# [EXERCISE]
What you produce should be the lines from the line containing "order: Artiodactyla" through the last line below, both ends included, reproduced exactly and without pictures.

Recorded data
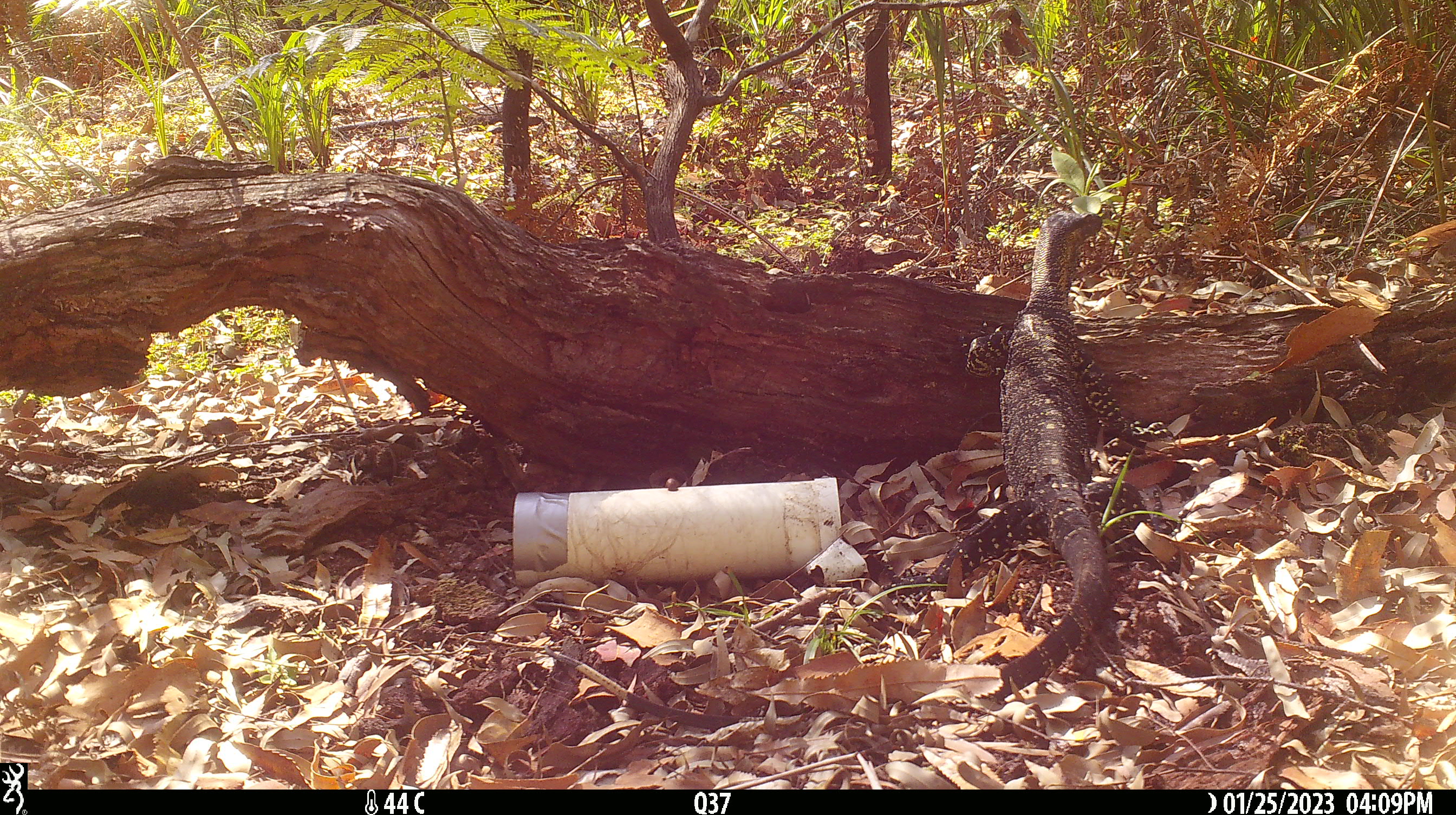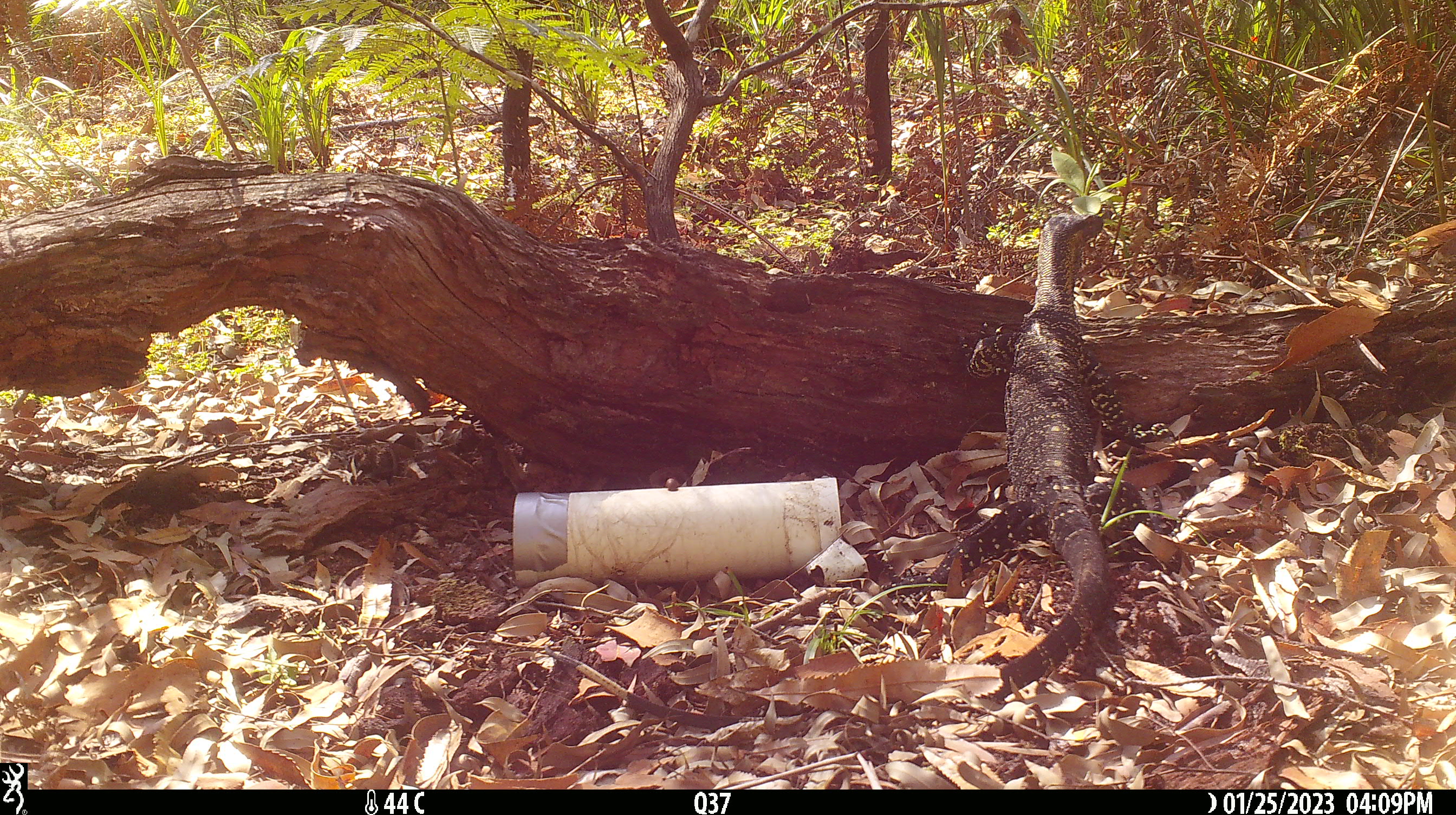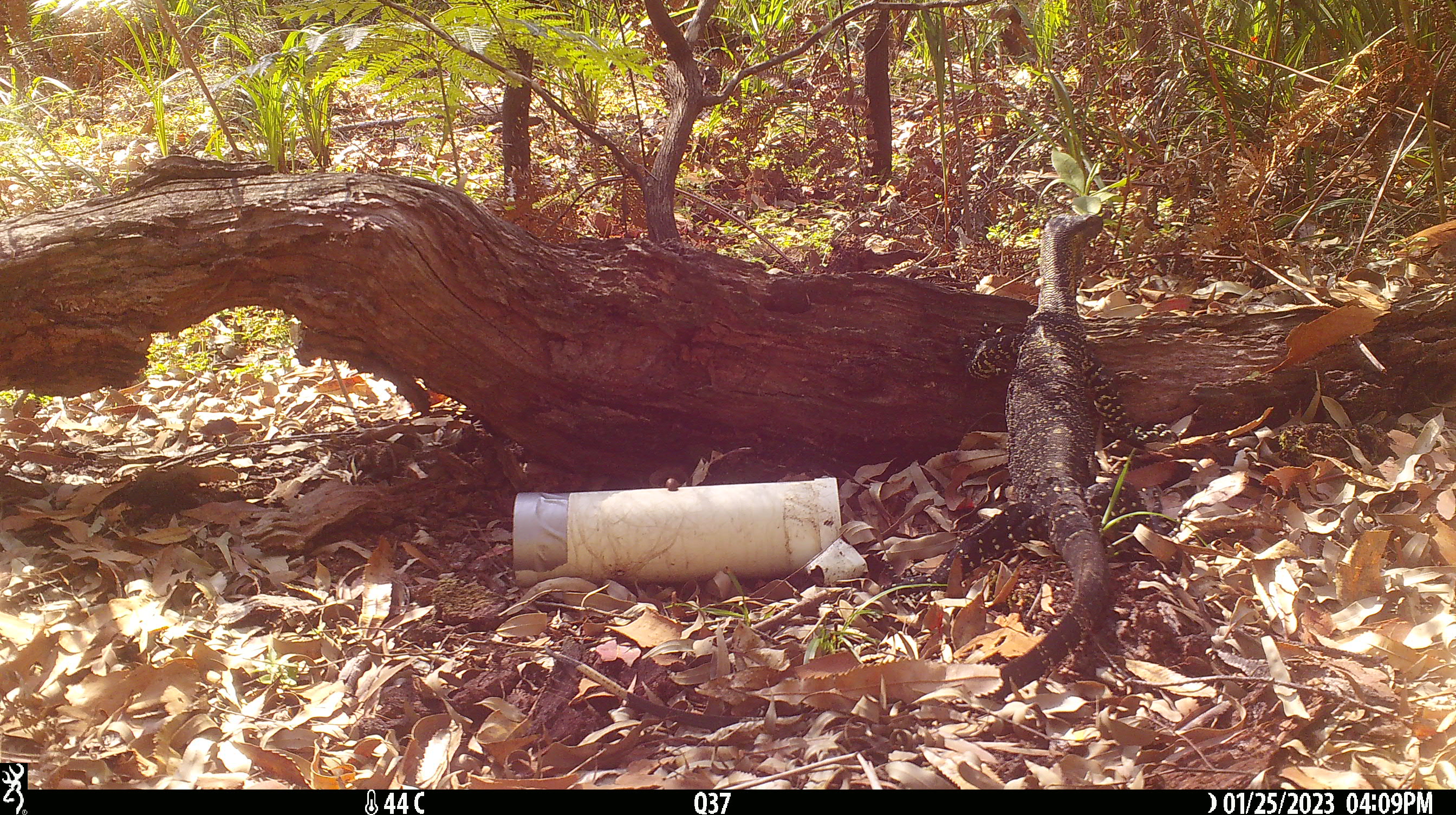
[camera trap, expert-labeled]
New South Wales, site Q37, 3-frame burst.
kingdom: Animalia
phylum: Chordata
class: Reptilia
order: Squamata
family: Varanidae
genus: Varanus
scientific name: Varanus varius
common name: lace monitor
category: goanna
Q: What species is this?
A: Goanna (lace monitor) (Varanus varius).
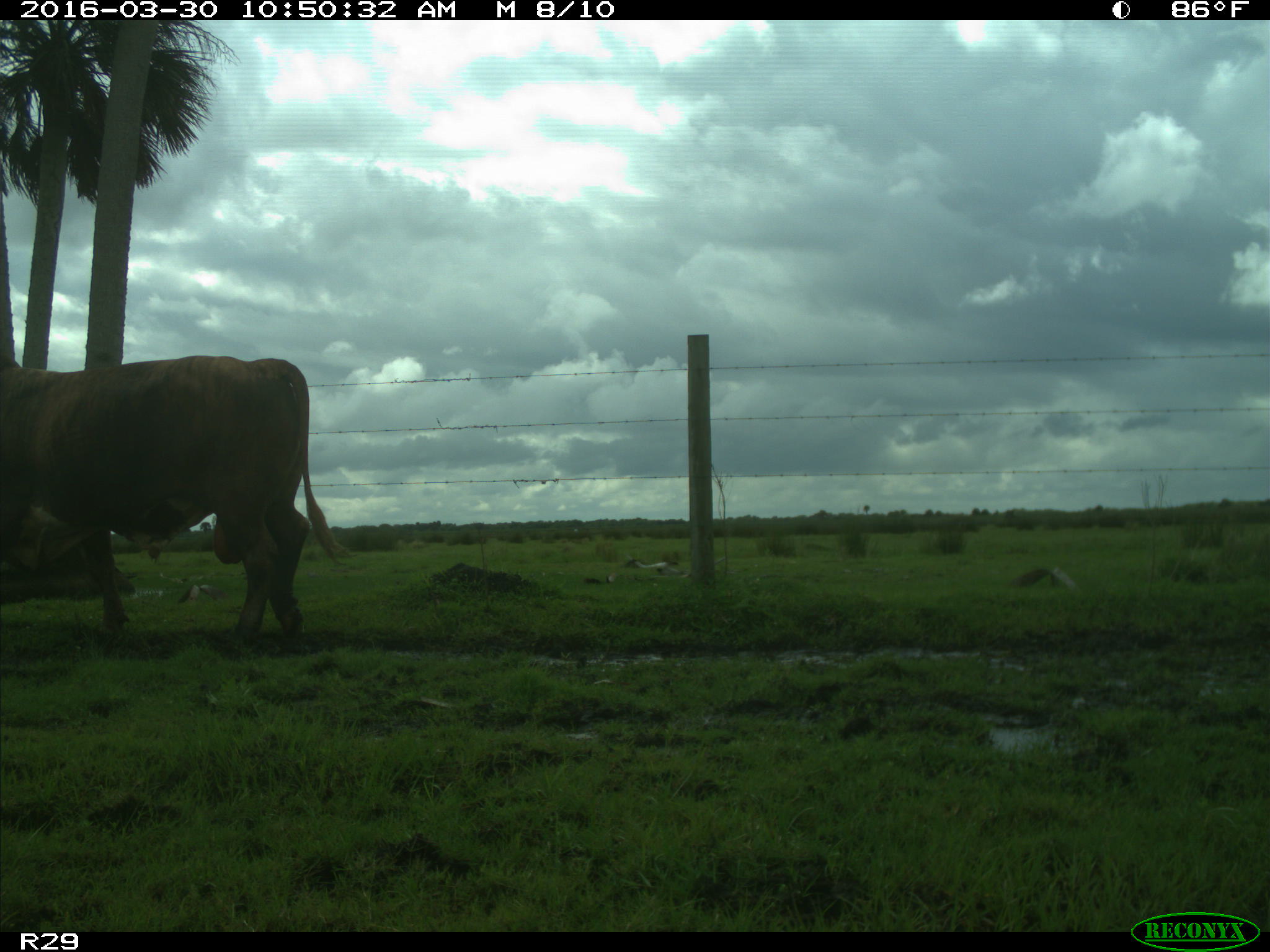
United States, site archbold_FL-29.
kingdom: Animalia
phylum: Chordata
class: Mammalia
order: Artiodactyla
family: Bovidae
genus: Bos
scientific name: Bos taurus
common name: domestic cow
Bos taurus (domestic cow).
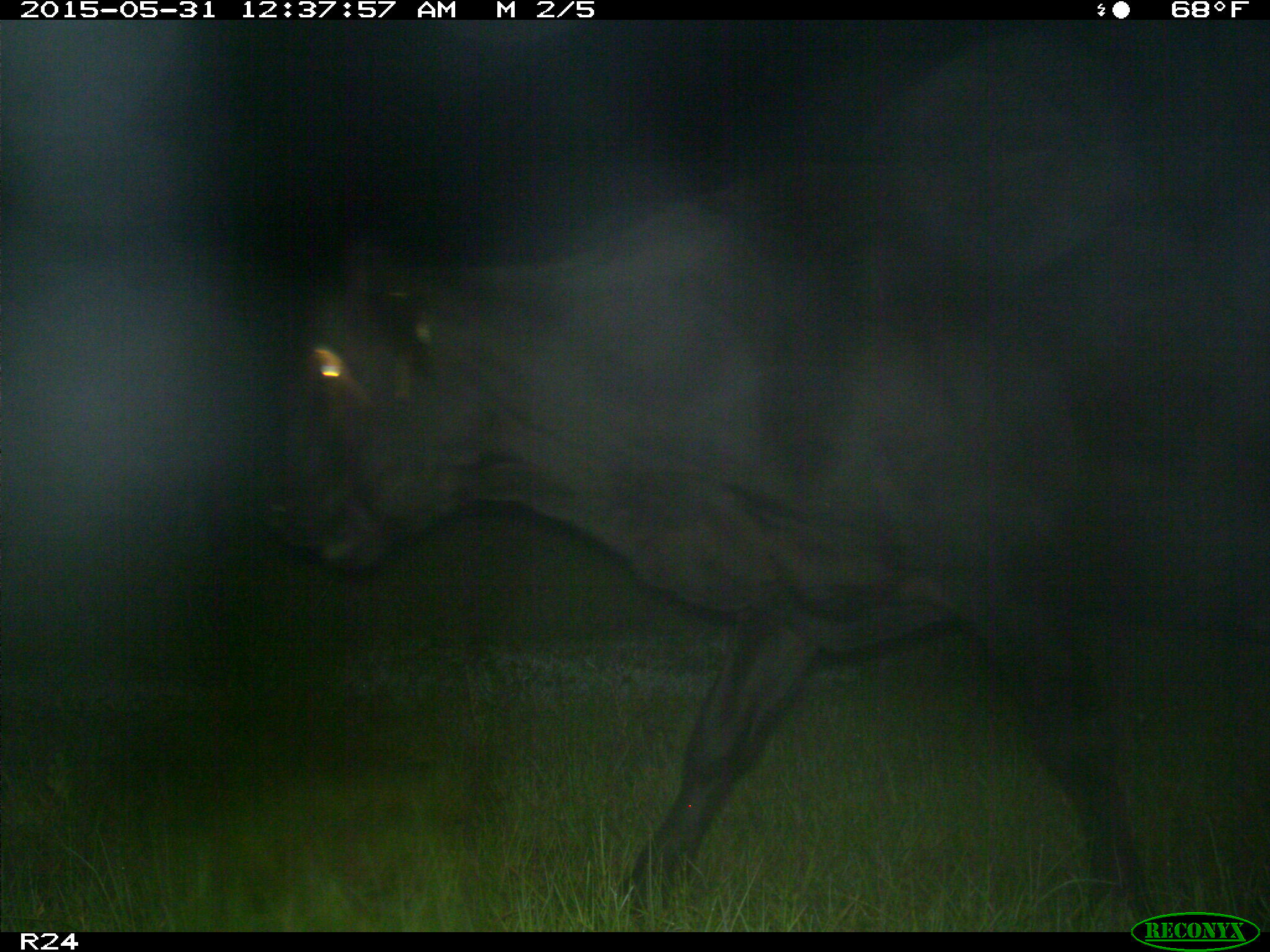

# [SOLUTION TO THE EXERCISE]
order: Artiodactyla
family: Bovidae
genus: Bos
scientific name: Bos taurus
common name: domestic cow
Bos taurus (domestic cow).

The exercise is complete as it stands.